Forty percent of millennial men ages 18 to 32 were living in their parents’ homes in 2012, Taylor said, and 32 percent of all young women the same age.
Whether the byproduct of a lack of jobs or being coddled by their parents, he said, their “delayed adulthood” is even celebrated in movies starring the likes of Adam Sandler, Will Ferrell, Jack Black, and others.
He is kinder to boomers, even as he acknowledges their flaws. Taylor, who turns 65 this year, quotes boomers describing their own generational flaws (”self-absorbed,” “self-indulgent”).
And then there’s the nation’s debt, which during the boomers peak earning years rose from being measured in billions to about $17 trillion today, effectively saddling their children and grandchildren with massive debt.
Boomers and millennials live in such different worlds, Taylor’s book raises big questions about how we’ve generally managed to get along so well despite wildly divergent expectations and economic differences.
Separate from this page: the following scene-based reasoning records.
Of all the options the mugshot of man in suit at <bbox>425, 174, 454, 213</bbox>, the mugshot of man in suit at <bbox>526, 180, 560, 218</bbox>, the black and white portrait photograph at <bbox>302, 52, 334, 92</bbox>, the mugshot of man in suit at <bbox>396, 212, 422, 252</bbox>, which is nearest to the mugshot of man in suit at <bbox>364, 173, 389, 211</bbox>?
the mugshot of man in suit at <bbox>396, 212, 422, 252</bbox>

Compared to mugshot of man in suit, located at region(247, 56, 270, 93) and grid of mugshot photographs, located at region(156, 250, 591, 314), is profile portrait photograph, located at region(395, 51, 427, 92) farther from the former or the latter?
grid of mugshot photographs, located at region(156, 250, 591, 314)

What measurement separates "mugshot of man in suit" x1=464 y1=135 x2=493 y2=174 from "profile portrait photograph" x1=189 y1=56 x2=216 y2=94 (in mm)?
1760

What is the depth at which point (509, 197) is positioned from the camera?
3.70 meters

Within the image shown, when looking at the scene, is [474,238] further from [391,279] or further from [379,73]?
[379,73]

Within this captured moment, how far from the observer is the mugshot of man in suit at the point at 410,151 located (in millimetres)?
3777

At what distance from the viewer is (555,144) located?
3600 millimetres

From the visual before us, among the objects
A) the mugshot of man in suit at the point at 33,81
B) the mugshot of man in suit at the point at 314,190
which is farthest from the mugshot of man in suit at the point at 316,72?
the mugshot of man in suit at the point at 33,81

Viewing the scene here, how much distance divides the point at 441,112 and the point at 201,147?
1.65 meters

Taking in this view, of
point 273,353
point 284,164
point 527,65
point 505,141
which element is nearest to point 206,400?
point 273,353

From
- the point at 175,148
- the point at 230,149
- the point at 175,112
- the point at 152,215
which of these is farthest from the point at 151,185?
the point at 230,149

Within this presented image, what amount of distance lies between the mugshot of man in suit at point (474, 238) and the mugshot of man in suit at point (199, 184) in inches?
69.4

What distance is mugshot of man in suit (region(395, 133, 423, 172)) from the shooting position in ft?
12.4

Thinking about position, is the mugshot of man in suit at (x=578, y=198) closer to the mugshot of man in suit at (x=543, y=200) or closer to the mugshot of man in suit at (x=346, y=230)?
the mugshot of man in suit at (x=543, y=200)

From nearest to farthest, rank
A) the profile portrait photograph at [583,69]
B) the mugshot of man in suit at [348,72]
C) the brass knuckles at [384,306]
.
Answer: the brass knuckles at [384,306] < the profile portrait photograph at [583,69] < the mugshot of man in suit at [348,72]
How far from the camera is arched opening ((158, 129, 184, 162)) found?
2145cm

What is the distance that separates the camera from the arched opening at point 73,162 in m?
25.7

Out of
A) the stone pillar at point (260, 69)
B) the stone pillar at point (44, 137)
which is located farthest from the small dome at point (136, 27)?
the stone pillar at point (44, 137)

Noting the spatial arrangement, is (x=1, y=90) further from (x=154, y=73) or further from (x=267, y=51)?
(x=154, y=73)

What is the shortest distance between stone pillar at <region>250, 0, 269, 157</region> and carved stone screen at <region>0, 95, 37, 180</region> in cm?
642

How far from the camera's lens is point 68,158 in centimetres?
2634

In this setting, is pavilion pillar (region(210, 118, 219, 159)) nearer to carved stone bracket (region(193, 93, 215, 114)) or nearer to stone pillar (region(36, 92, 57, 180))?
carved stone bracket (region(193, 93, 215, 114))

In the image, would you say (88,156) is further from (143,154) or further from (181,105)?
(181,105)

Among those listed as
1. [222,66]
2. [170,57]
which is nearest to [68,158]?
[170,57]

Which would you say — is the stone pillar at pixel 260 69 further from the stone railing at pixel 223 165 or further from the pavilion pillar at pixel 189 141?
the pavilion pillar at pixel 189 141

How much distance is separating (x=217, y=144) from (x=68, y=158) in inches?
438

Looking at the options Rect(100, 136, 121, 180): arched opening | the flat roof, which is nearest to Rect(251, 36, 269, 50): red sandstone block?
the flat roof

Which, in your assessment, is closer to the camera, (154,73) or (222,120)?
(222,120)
Which brings the author back to programs such as Social Security, a lightning rod for these intergenerational conflicts. When the program first started, 42 workers were making contributions for every retiree drawing benefits. It is currently three workers per every retiree and is expected to drop to two-to-one by the year 2035.
Political leaders will need to rally to find an answer as that math becomes increasingly unsustainable. In a highly partisan political world, it’s impossible to predict the outcome.
Taylor expects that the system of benefits will likely need to be scaled back and that if the last recession was any indication, Americans will cope by resorting to the original safety net: family.
Taylor reminds that despite the ominous statistics, today’s generations are “living more interdependently than at any other time in recent memory because that turns out to be a good coping strategy in hard times.”
In that way, millennials might already be a step ahead.